Each line below needs to be returned exactly. Skip any picture.

__PROVIDED DATA__
· · · · · · ·
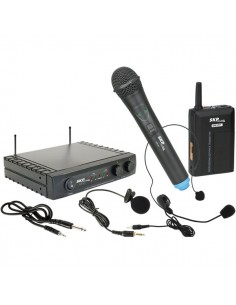 Microfono Inalambrico Mano, Lavalier o Cintillo UHF271 SKP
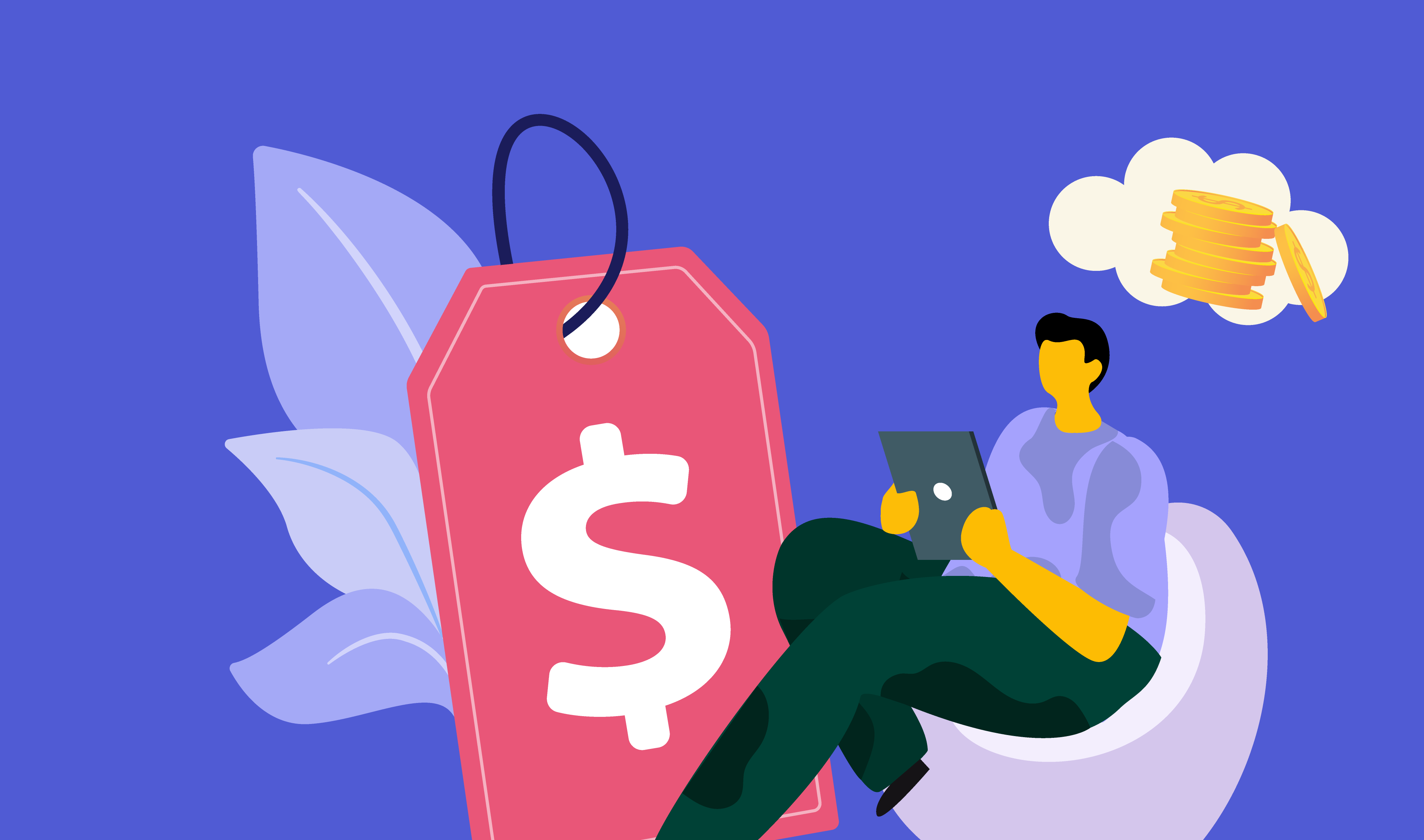 A Reseller's Guide to Creating a Pricing Strategy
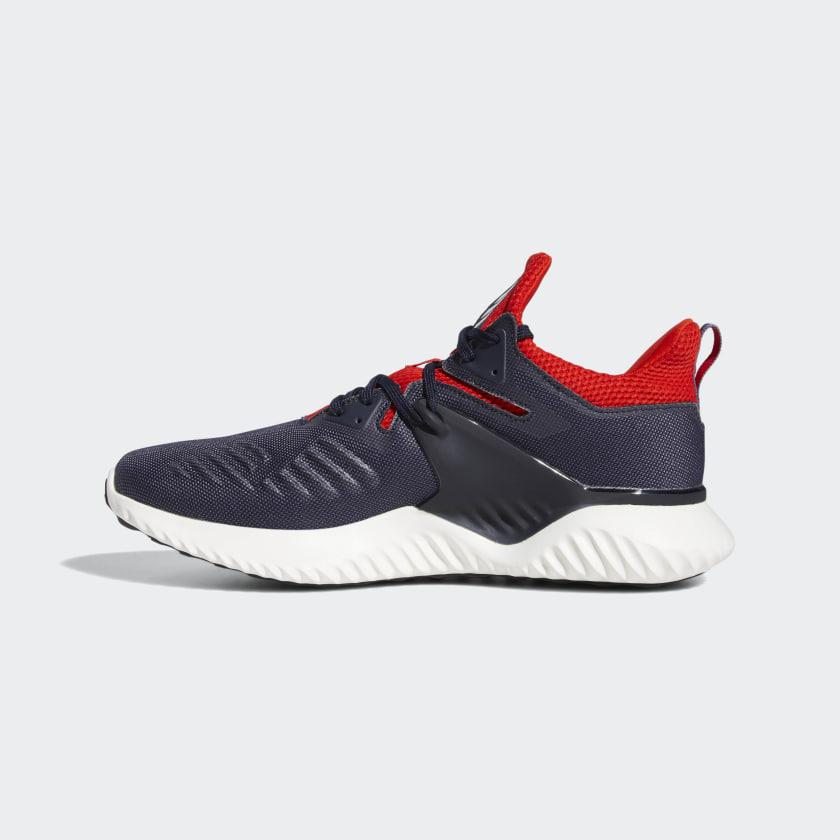 adidas-Alphabounce-Beyond-Shoes-Men-039-s thumbnail 17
· · · · · · ·
__TASK ANSWER__
 Microfono Inalambrico Mano, Lavalier o Cintillo UHF271 SKP
 A Reseller's Guide to Creating a Pricing Strategy
 adidas-Alphabounce-Beyond-Shoes-Men-039-s thumbnail 17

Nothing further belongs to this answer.